Because students in grades 4-12 begin to use reading as a tool for learning, and because grades 4-12 are organized by academic disciplines, the following information addresses grades 4-12 as one entity rather than addressing each grade band separately. Educators should focus on teaching students about the unique texts they encounter within the discipline, such as the specific text features seen within the discipline (i.e., specialized vocabulary, text structures, text features, types of language used in the texts) to communicate essential ideas, as well as sources of information typically used within the discipline. In addition, educators in the academic disciplines must identify the discipline-specific strategies to support students’ ability to learn from the texts they are presented in these classrooms. Educators must support students as they grapple with the literacy demands in each discipline with explicit instruction in the practices needed to effectively read a text to learn the content of a specific discipline.
Creating routine core practices within grades 4-12 classrooms can help foster a culture of high expectations. Routines help to establish students’ expectations for what, how, and why they do things. According to experts, successful teachers organize instruction in routine ways that:
- Reinforce the concept of reading as a meaning-making process.
- Provide guided support for making sense while students are engaged in acts of reading.
- Shift responsibility for thinking and making sense of texts to students themselves through guided supports in both small and whole group work.
- Sequence discipline-specific inquiry tasks and the reading of a range of discipline focused texts in ways that build knowledge and dispositions over time.
- Focus classroom talk on how students make sense of texts and how they use what they learn from texts to carry out discipline thinking tasks.
- Provide consistent supports so that students experience success and develop or reinforce their sense of efficacy as readers as well as students who value the practices of the disciplines as these are instantiated in authentic classroom tasks.
(Source: Lee and Spratley, 2010)
Furthermore, establishing the same instructional routines for before, during, and after reading a text benefits student learning. For example, during reading a teacher can always use that opportunity to model via “think alouds.” Through this type of teacher modeling, students gain an understanding of how the teacher makes sense of the text as the teacher “makes visible” their own thinking by narrating their thinking process aloud while reading.

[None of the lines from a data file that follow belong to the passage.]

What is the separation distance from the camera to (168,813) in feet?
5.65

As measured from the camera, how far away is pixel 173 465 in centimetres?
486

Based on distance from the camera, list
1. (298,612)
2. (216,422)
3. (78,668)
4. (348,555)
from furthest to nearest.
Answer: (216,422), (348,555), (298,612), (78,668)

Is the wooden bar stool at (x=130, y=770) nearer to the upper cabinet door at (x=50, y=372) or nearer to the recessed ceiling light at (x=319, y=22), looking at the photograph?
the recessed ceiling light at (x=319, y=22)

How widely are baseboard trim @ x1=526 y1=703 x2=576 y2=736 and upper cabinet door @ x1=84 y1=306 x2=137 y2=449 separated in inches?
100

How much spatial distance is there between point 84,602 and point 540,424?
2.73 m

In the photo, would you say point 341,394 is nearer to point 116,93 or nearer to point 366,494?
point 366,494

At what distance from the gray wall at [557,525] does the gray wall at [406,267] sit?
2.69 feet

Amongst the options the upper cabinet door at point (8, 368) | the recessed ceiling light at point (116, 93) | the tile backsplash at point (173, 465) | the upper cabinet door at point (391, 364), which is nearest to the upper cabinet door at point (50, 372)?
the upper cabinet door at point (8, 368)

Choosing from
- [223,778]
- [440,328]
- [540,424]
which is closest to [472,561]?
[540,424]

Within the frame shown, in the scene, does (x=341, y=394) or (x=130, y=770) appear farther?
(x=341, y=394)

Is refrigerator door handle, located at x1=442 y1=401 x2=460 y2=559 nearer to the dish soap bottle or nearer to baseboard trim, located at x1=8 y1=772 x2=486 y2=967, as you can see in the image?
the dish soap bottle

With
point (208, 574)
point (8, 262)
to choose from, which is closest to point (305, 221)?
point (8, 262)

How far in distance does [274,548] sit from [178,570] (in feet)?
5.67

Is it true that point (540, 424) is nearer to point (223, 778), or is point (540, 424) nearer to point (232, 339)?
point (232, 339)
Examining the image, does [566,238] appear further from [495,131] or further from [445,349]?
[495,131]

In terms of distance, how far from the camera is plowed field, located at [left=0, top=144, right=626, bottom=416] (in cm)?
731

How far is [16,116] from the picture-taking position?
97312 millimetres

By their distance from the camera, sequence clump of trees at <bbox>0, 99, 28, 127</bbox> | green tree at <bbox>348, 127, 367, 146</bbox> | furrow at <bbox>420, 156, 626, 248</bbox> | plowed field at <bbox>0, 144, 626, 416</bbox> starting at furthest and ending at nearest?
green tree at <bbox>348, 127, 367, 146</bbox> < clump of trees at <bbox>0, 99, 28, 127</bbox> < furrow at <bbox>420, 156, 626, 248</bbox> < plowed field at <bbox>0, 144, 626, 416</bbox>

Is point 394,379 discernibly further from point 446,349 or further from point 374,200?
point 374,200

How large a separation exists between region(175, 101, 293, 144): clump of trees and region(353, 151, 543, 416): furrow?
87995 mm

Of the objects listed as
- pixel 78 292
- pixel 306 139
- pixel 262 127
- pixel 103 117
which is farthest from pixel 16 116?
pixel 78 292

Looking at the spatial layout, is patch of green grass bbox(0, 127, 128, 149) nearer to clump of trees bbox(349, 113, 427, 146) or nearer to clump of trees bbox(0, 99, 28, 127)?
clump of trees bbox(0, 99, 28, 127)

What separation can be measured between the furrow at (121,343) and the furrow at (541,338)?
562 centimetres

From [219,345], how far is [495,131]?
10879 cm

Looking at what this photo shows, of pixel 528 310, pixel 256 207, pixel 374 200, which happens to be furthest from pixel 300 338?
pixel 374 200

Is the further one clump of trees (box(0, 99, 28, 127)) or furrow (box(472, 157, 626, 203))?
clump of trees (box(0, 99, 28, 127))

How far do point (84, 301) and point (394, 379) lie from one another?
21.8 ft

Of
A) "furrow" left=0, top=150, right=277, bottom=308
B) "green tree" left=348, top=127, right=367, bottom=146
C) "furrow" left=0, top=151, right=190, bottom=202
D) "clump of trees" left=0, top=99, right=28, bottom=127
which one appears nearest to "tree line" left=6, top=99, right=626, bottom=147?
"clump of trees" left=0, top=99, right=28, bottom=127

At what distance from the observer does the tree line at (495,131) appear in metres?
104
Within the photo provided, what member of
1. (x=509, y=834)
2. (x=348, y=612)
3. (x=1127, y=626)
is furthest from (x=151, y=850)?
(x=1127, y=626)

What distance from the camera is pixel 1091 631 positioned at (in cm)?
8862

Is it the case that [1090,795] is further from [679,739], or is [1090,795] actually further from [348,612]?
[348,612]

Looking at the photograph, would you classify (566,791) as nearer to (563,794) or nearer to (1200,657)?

In addition, disciplinary teachers should use a variety of instructional tools that help students “hold their thinking” about important content until students need to use the information or content. Some of these tools include:
- Graphic organizers based on text structure
- Double-entry journals
- Text annotation
- Anticipation guides
While these are critical instructional tools for supporting students as they interact with discipline-specific texts, it should be noted that these are not a substitute for providing explicit instruction in core and missing foundational skills for struggling adolescent readers.